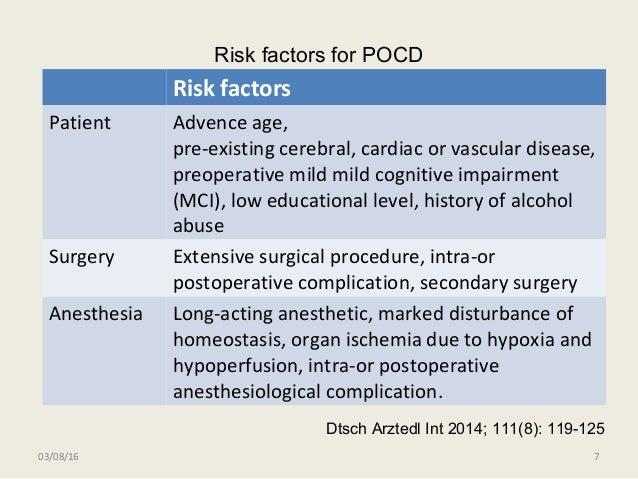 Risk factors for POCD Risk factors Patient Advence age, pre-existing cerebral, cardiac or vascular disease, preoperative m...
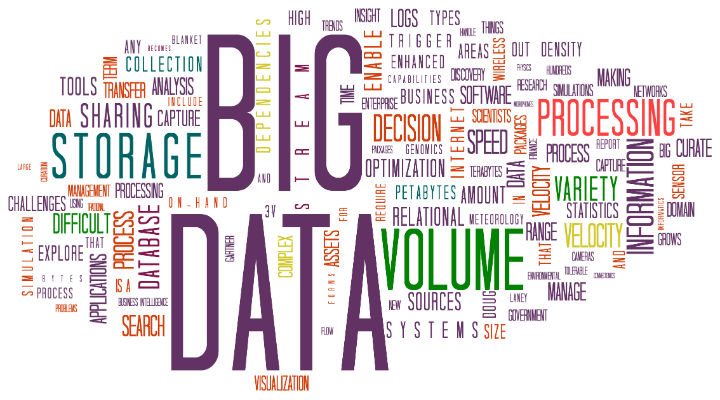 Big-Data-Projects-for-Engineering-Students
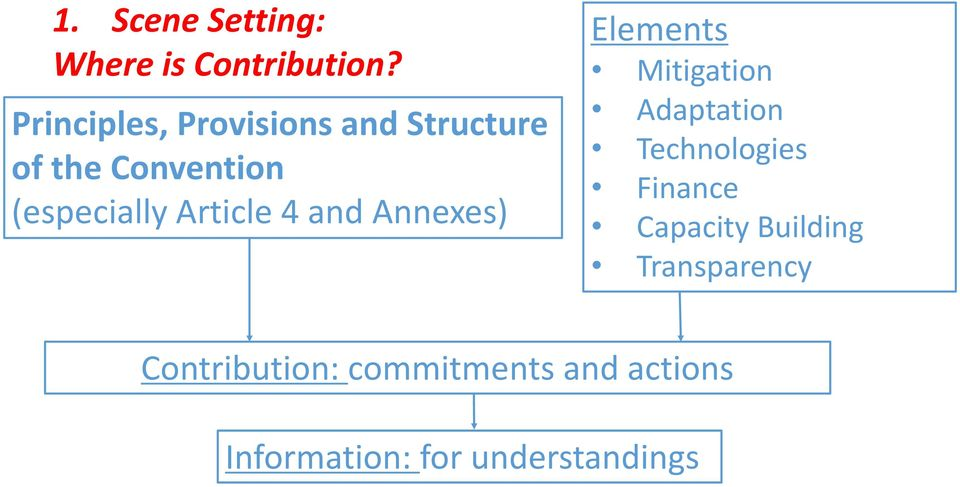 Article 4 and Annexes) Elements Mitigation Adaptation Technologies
* * *
*Exercise aim*. Take the preceding listing and transcribe it exactly, skipping the pictures.

*Output of the exercise*.
 Risk factors for POCD Risk factors Patient Advence age, pre-existing cerebral, cardiac or vascular disease, preoperative m...
 Big-Data-Projects-for-Engineering-Students
 Article 4 and Annexes) Elements Mitigation Adaptation Technologies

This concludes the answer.